The good news is, we’ve stepped out of the handbasket, to some extent. And frankly, how we got here is too long to encapsulate into one somewhat brief blog post. It will come dribbling out, as I find my writing voice again.
That’s what I’m really doing here. Finding my voice. It’s been smothered under so many layers of fear and sadness and worry and anxiety and general busyness that I started to wonder if it would ever come back. I know blogs are so passe as to be practically obsolete, but that’s okay, even if I’m only writing for me, that’s a start.
I’m reading To Kill A Mockingbird for the very first time. For one who supposedly loves books and reading as much as I do, it feels like an embarrassing thing to admit. But there it is. I of course knew of the book and many of the characters and the general plot and suchlike, and I even have an image in my head of a very 50’s looking man with glasses which is probably from the movie version, but it turns out that what I thought I knew I didn’t know all that well. As to why I’m suddenly feeling the need to fill this gap in my literary education, well, that’s because of Leah. She’s reading it for 9th grade English and so I am reading it “with” her. Did you see those quote marks there? That wasn’t a typo. It’s only in my head that I am reading this book alongside my daughter, because in the real world she is three states away and her schooling is no longer my responsibility. But I can’t seem to let go, and I love literature, and what if she wants to discuss it with me? What if she had an opinion about Scout or that Radley fellow and I could only say “mmm-hmmm” and pretend I knew what she was talking about? Let’s imagine that could happen, and not say that I’m doing this because it is the only way I can connect with my daughter right now, even inside my own head.

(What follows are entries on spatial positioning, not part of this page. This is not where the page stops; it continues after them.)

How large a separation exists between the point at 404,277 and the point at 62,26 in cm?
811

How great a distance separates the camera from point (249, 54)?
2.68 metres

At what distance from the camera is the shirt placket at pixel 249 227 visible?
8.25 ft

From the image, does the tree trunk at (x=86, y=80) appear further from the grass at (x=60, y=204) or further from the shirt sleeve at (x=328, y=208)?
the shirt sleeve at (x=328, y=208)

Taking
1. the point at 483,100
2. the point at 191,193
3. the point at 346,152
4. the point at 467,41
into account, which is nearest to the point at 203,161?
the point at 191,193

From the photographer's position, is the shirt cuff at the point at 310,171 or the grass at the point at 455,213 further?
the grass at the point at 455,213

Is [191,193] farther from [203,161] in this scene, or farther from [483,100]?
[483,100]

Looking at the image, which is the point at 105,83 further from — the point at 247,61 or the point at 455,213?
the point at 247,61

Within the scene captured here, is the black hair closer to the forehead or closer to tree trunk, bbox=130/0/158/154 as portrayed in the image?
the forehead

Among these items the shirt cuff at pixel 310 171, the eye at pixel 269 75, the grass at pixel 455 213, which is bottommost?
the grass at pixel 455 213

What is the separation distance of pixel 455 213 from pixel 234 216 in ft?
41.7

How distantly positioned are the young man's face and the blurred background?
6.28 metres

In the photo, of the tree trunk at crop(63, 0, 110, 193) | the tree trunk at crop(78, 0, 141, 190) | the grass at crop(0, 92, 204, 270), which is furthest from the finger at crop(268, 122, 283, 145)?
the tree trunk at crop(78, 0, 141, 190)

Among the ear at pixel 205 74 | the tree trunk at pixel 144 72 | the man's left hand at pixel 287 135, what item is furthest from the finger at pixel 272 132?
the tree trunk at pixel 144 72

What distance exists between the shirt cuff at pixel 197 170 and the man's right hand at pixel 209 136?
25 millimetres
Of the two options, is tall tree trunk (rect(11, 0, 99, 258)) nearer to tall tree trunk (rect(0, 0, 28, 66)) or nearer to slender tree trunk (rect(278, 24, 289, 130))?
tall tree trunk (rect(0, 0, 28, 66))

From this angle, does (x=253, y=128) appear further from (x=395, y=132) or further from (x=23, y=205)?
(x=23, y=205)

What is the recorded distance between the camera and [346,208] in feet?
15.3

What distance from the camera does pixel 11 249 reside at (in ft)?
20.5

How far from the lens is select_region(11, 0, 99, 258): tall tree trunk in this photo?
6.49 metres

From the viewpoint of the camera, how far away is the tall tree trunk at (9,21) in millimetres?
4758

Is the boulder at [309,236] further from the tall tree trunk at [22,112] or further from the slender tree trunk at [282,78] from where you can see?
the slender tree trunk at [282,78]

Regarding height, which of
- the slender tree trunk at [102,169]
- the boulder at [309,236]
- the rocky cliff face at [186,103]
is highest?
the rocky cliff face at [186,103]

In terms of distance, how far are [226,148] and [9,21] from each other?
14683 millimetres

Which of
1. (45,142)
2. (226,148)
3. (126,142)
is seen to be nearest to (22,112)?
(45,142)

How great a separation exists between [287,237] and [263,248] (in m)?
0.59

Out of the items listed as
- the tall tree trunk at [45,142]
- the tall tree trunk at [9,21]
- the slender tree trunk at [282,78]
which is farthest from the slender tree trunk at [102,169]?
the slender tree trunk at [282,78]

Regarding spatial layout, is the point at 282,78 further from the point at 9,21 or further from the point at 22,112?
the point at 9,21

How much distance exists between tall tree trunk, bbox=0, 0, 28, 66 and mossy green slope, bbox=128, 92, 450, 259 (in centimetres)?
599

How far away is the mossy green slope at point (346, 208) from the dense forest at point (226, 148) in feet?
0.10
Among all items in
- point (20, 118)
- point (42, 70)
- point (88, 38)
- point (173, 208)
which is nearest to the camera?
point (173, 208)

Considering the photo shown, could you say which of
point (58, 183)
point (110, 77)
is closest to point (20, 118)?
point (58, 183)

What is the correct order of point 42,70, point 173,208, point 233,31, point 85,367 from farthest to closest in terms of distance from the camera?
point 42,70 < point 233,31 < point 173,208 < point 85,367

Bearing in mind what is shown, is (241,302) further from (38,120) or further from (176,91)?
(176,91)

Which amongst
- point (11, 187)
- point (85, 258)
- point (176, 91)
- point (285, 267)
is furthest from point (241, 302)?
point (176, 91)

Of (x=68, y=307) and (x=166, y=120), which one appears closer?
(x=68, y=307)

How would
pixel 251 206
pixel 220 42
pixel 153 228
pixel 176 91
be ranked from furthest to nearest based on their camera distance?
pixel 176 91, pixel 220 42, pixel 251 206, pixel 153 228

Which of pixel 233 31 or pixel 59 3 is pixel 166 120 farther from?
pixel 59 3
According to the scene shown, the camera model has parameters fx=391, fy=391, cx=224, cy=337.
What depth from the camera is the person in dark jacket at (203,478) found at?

The thing about this book is, were I still in charge of choosing my daughter’s reading material, I probably wouldn’t have chosen it. Aside from the fact that I’m pretty sure things are going to take an ugly, violent turn in the new few chapters, there’s the matter of the Radley character and how he’s introduced. He clearly has mental problems. And is also apparently violent. And he hides in his house and everyone in town is afraid of him. I’m not saying these things describe my child, but they are a little close to home, and were I teaching her, I’d avoid books like that. But then I guess that’s one (of the many) reasons we are where we are now.
She’s also reading Where Have You Gone Charming Billy? By Tim O’Brien, and the short poem, I Like a Look of Agony by Emily Dickinson. Given my child’s almost pathological obsession with the Winter Soldier and all things WWII (especially Nazi stuff – said with an accompanying shudder), I most certainly would not have assigned her either of those. But were I to guess, I would venture that such assignments have a purpose that is at least partly therapeutic in nature. If nothing else, when (if?) she had a disturbing reaction to the readings, the people there would know how to handle it. And so I swallow back that all too familiar bile of anxiety and remind myself that I am out of the handbasket, for now at least.
I can breathe again. We can talk in normal voices again. We laugh, sometimes. Sometimes I laugh loudly, and marvel at it. I pray, all the time still. That has not changed. The tone and tenor might be slightly different, I’m not sure. There is still quite a bit of beseeching going on. But then, I’m a mom, so maybe that’s not all that unusual?